Le Ramoneur.
Les cheminées de Paris |
Aux jours d'été, sur les toits, on entend d'étranges onomatopées
:
- Oï !
C'est un homme noir qui se courbe sur chaque cheminée, ces
cheminées parisiennes dont la forme et la couleur semblent nous venir
d'Orient.
Ce sont des sortes de fez, quelquefois alignés en longues
rangées. On pense tout de suite à quelques escouades de soldats turcs
embusqués derrière un pan de mur. Le fumiste se penche sur chaque soldat et le
fait chevalier, en une langue inconnue et brève :
- OÎ !...
Sa voix semble venir du fond de ses entrailles : c'est l'autre
fumiste de l'équipe qui, du cœur des maisons répond.
Ces ouvriers, dont on parle avec un peu d'ironie
"sacrés fumistes" ! font le désespoir des ménagères soigneuses.
Un jour de juin ou de juillet, près de la loge du concierge, une
petite affiche indique qu'une maison de fumisterie enverra ses ouvriers tel
mardi, ou tel jeudi. Le prix des divers ramonages est mentionné : cheminée
simple, tant, etc, Car il n'y a pas que de simples cheminées.
Quand les fumistes sont passés, tout est cendre et suie, et les
ménagères, de nouveaux, s'affairent à leur parquet qu'elles ne peuvent plus
"ravoir", aux multiples objets, orgueil de leur "intérieur",
tout imprégné d'impalpable poussière. Les commentaires vont leur train,
transformant (une fois de plus) le palier en tribune :
-"On croirait qu'ils le font exprès ..."
Mais non, bonne dame, "ils" ne le font pas exprès : ils
n'ont pas le temps, tout simplement, ces hommes agenouillés devant l'âtre ou
penchés sur le toit, ont chassé de votre cheminée le mauvais esprit qui,
l'hiver, l'eût bouchée. OÎ ! ont-ils dit, et vous avez entendu des
bruits confus, des grattements. Une masse de suie est tombée : tout ce qui
restait, déjà noirci, du mauvais esprit.
Les cheminées de Paris |
Le soir, dans les faubourgs, on peut voir la voiture à bras des
fumistes, où sont entassés cordages, hérissons, seaux, etc. et de la suie, des
montagnes de suie (ils n'ont donc pas tout laissé dans les maisons) la besogne
est faite.

## Tâche demandée A
Réécrivez, s'il vous plaît, le passage du texte sur le ramoneur qui s'ouvre sur les mots contenant « Ces ouvriers, dont » et se termine par « de simples cheminées. », en remplaçant « affiche » par « annonce ».
## Tâche demandée B
Énumérez tout ce que le texte sur le ramoneur nomme comme entassé dans la voiture à bras des fumistes.
## Tâche demandée C
Répondez à ces questions d'après le texte sur le ramoneur :
(i) À quelle période de l'année entend-on les onomatopées sur les toits ?
(ii) Près de quel endroit se trouve la petite affiche de la maison de fumisterie ?
(iii) Où peut-on voir, le soir, la voiture à bras des fumistes ?
Servez-vous seulement du texte sur le ramoneur.

## Entrées fournies
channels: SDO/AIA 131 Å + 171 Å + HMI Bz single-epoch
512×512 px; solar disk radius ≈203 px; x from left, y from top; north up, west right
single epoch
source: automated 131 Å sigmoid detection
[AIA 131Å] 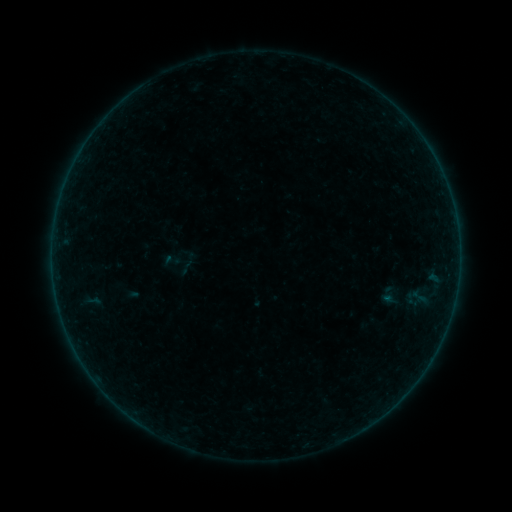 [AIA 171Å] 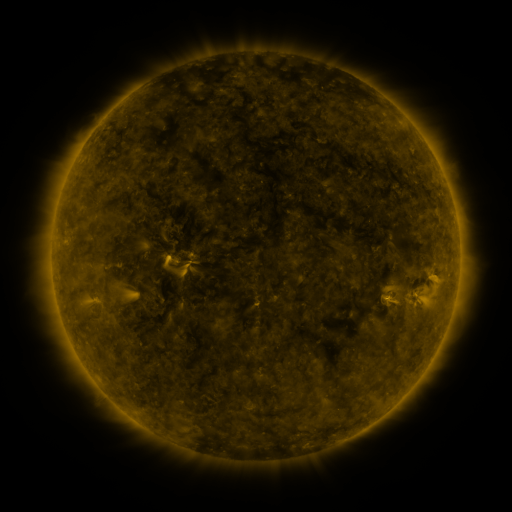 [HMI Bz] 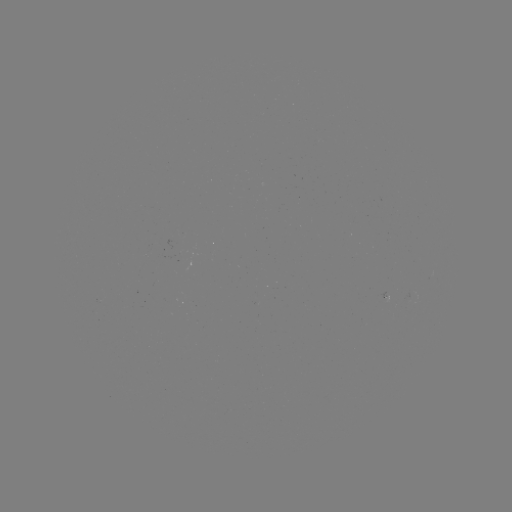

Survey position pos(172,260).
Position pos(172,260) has sigmoid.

## Réponse rédigée A
Ces ouvriers, dont on parle avec un peu d'ironie
"sacrés fumistes" ! font le désespoir des ménagères soigneuses.
Un jour de juin ou de juillet, près de la loge du concierge, une
petite annonce indique qu'une maison de fumisterie enverra ses ouvriers tel
mardi, ou tel jeudi. Le prix des divers ramonages est mentionné : cheminée
simple, tant, etc, Car il n'y a pas que de simples cheminées.

## Réponse rédigée B
cordages, hérissons, seaux, suie

## Réponse rédigée C
(i) Aux jours d'été.
(ii) Près de la loge du concierge.
(iii) Dans les faubourgs.